Google’s G Suite is easy to use, however, customers can't say the same about Google Chat. If you ever used Slack, switching to Google Chat is a nightmare scenario. This is why it's often the case that when Google buys a company that uses Slack, management struggles to get teams to use Google Chat instead of Slack.
It’s also worth noting that acquiring Slack and tightening its integration into G Suite, Google can better position themselves against Microsoft and their Teams solution that integrates into Office 365.
Making sense of it all
Google's efforts to capture more of the large enterprise market is paying off, however, in order to effectively compete against Microsoft and AWS, Google needs to develop an enterprise go-to-market strategy as part of their DNA.

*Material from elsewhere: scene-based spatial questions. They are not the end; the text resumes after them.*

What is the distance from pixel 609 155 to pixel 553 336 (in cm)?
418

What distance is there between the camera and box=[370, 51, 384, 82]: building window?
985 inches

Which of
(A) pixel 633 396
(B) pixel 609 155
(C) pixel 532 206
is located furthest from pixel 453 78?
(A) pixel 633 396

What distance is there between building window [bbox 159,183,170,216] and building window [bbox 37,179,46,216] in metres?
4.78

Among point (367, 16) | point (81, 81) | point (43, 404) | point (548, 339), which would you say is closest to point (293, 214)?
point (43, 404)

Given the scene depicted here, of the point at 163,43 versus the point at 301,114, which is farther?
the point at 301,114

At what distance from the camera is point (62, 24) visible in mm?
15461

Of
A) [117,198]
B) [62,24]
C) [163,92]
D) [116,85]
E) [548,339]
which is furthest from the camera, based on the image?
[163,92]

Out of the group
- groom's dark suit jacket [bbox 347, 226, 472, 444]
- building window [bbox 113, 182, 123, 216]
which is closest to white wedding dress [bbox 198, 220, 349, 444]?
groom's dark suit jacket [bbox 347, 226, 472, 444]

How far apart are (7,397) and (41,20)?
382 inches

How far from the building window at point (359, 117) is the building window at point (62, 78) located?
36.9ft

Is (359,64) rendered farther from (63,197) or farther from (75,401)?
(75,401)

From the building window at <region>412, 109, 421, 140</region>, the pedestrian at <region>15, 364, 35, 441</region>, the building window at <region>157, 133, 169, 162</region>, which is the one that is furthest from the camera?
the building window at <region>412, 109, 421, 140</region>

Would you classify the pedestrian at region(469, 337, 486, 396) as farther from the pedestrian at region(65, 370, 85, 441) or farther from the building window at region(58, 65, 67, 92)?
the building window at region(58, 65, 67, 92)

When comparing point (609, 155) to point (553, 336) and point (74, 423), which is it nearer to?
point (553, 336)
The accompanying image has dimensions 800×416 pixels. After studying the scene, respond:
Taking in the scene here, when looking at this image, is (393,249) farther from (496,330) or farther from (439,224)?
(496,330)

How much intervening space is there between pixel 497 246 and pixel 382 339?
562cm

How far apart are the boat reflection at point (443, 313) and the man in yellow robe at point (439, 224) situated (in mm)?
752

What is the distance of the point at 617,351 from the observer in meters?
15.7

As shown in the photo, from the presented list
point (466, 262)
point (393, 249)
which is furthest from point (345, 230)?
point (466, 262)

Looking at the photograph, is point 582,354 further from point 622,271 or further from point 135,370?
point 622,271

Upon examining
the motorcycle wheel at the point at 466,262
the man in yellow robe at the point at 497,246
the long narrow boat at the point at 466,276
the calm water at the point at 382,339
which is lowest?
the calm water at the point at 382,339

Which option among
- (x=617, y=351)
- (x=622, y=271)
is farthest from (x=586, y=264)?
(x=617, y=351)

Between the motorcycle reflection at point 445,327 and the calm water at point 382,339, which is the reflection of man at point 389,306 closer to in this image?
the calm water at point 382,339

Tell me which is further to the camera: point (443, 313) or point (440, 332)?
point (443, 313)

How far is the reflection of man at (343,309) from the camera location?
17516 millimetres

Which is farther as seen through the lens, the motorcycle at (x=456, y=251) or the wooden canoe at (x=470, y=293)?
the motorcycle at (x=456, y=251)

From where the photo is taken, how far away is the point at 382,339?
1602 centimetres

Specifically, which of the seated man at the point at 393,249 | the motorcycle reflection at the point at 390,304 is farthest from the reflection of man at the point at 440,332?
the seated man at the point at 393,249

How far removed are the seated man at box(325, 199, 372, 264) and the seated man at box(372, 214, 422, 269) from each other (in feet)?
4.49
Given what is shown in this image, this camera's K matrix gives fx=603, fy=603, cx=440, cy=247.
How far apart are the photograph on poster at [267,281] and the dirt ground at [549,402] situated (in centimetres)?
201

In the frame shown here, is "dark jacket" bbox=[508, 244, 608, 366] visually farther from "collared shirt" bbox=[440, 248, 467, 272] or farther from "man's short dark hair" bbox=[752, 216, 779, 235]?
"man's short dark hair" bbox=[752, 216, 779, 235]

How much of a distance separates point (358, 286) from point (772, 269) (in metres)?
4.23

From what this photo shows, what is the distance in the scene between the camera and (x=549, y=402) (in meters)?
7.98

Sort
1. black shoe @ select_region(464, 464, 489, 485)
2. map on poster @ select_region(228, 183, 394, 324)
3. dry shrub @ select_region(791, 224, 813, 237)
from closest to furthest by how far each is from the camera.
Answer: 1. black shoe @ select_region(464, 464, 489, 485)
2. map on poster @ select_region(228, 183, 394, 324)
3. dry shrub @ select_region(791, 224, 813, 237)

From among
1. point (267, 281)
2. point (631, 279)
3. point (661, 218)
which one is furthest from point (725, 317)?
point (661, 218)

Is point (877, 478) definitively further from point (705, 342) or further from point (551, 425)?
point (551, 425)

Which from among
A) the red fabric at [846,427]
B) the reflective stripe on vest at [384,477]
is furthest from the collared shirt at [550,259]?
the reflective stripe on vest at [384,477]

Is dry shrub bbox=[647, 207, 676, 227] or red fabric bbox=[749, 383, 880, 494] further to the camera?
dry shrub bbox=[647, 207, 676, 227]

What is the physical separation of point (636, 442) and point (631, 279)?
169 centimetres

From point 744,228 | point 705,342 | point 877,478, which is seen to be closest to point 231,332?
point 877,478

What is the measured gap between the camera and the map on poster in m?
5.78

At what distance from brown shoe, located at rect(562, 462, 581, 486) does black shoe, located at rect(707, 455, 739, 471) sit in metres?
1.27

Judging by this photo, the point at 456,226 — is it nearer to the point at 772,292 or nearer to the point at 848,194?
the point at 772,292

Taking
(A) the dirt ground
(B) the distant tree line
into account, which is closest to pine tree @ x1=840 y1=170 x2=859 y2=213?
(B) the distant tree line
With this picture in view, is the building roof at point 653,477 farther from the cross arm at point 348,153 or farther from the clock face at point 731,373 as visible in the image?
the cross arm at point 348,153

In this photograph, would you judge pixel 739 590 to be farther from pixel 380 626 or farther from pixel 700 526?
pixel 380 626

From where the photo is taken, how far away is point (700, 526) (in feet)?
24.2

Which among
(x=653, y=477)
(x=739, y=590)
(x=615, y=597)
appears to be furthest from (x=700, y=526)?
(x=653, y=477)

This requires an understanding of their product’s core advantages, and also designing a strategy that communicates core competencies to the right decision-makers and influencers in markets where those features matter the most. As the switch to cloud solutions from on-premises offerings has a learning curve and upfront costs, many companies are hesitant to make the switch. By addressing these risks with extensive onboarding Google gains an opportunity to shorten the sales cycle also build strong relationships with customers that facilitate revenue growth over time.